ST : Le jour de mon arrivée au ministère, le 22 juin, j’ai établi un calendrier de paiement pour les aides en retard. On a commencé par me dire : “M. le ministre, ce n’est pas possible…” J’ai répondu : regardez bien ce calendrier, il n’y en aura pas d’autre, et nous le tiendrons. Les aides de 2015 sont payées en ce moment. Le retard des aides 2016 sera versé en février. Mais surtout, nous venons de débloquer les aides 2017 : 6,3 Md€ à la fin octobre dans le cadre du premier pilier ! Je pense que c’est le plus gros versement effectué en une seule fois depuis que ces aides existent… Et elles l’ont été effectivement : le jour même nous recevions des SMS qui nous annonçaient que l’argent était bien sur les comptes… Je n’ai pas envie de revenir sur ce qui s’est passé. Ce que je peux dire, c’est que nous avons investi 30 M€ sur l’outil informatique, pour que cela ne puisse plus se reproduire. Dans ce type d’affaires, c’est la crédibilité de la parole publique qui est en jeu. C’est ce qui fait que les gens se détournent du vote.

 


“Je veux travailler avec les Régions”

RM : Comment mieux aider les Régions dans leur stratégies agricoles, en particulier sur des thèmes comme les circuits courts, l’aide à l’installation des jeunes agriculteurs, la filière bio ?
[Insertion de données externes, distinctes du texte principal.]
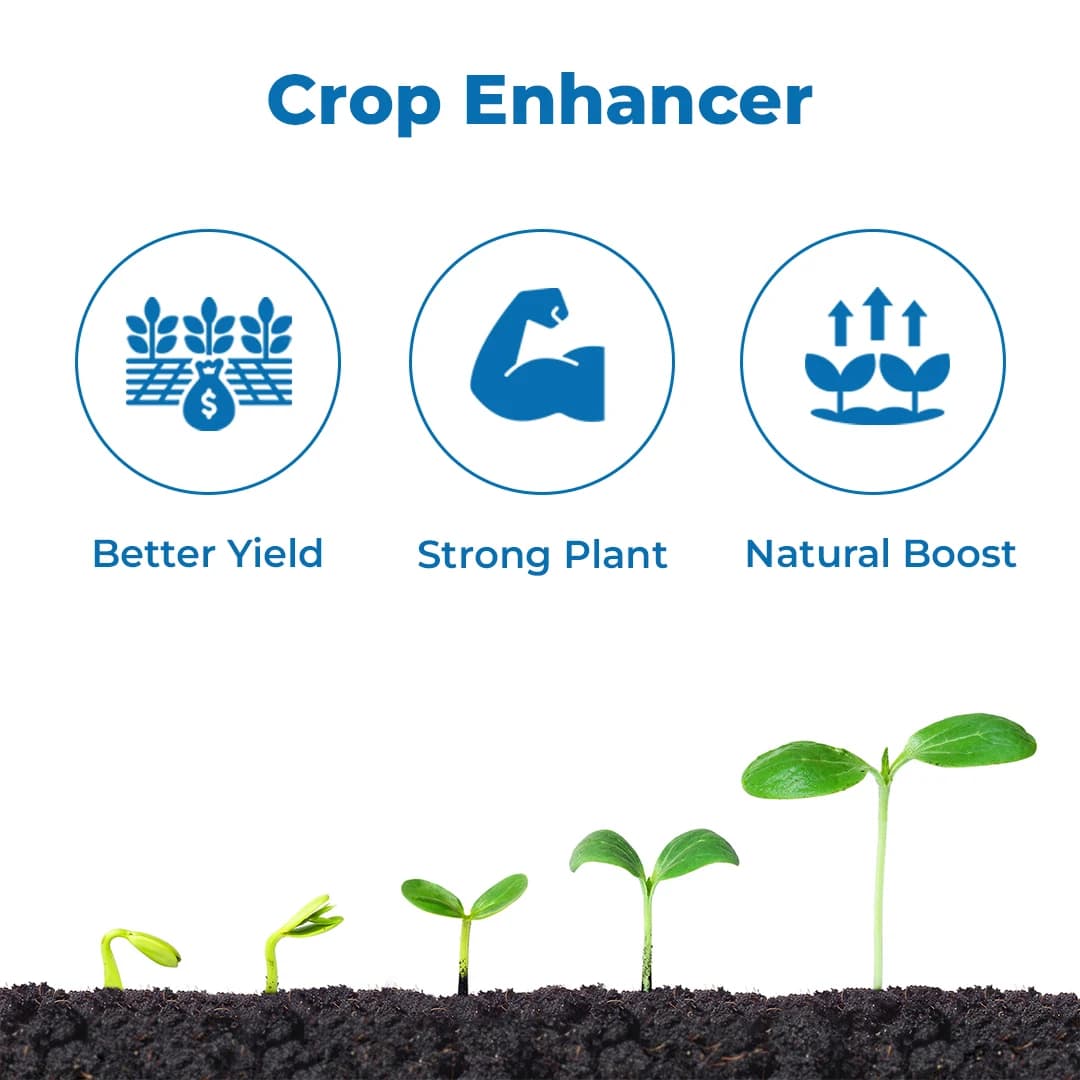 Crop Enhancer

$

Better Yield

Strong Plant

Natural Boost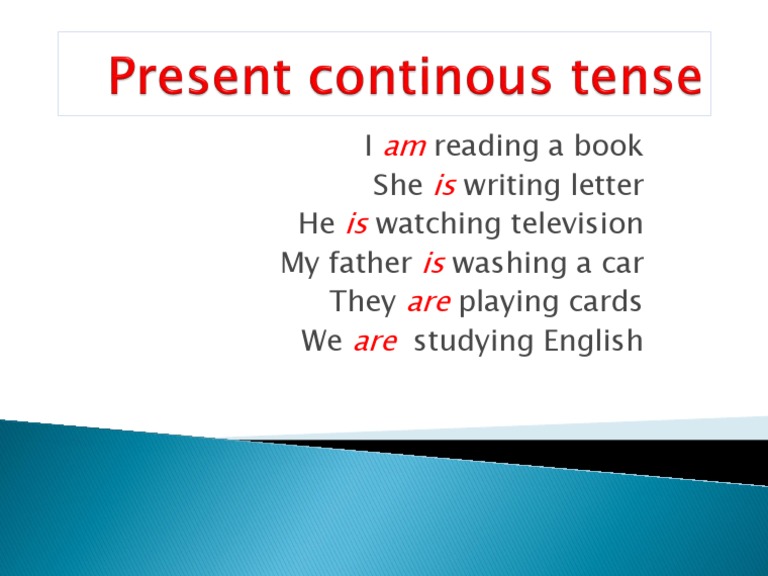 Present continous tense

I am reading a book
She is writing letter
He is watching television
My father is washing a car
They are playing cards
We are studying English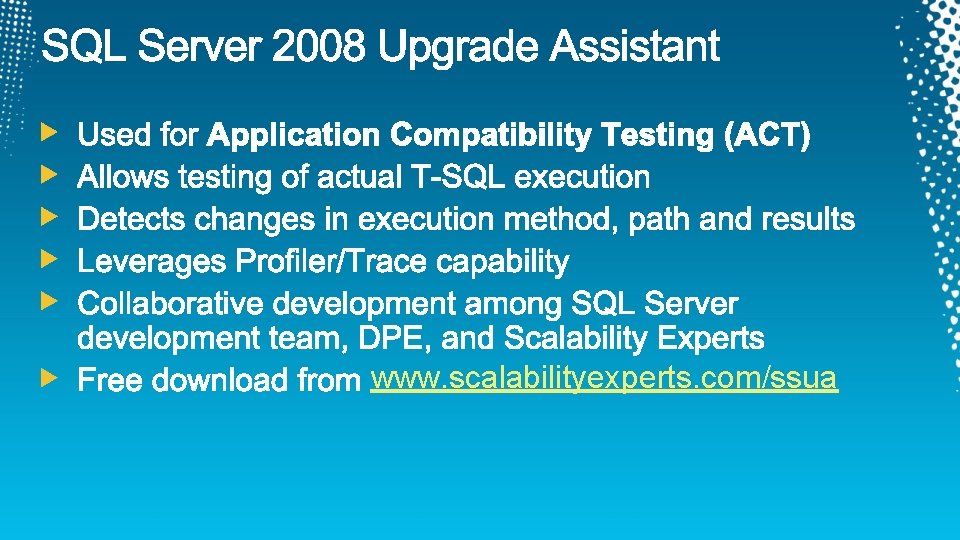 SQL Server 2008 Upgrade Assistant

Used for Application Compatibility Testing (ACT)
Allows testing of actual T-SQL execution
Detects changes in execution method, path and results
Leverages Profiler/Trace capability
Collaborative development among SQL Server development team, DPE, and Scalability Experts
Free download from www.scalabilityexperts.com/ssua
ST : Je veux travailler avec les Régions, et plus généralement avec les territoires, de la façon la plus efficace possible. Dès mon arrivée, j’ai réuni un comité Etat-Régions. J’attends pour en faire un second que Régions de France se réorganise…Sur les thèmes que vous évoquez, il nous faut monter des partenariats avec les Régions qui font déjà énormément de choses, je le sais pour avoir été conseiller régional d’une Région à forte dimension agricole.  Après, les Régions demandent à devenir également autorités de gestion sur les aides du deuxième pilier. Je pense qu’il faut d’abord régler le programme en cours, voir ce qui a dysfonctionné, s’asseoir autour d’une table et regarder ce qu’il y a lieu de faire. Certes il ne faut rien s’interdire, mais en ce qui concerne la politique européenne, il faut que l’Etat conserve son rôle central. Je pense aussi qu’au niveau de la décentralisation il nous faut marquer une pause, entrer dans une période de stabilité, qu’il s’agisse de l’agriculture ou des transports, de l’éducation, de la formation professionnelle. Il faut que les Régions travaillent à fond les compétences qu’elles ont reçues de la loi.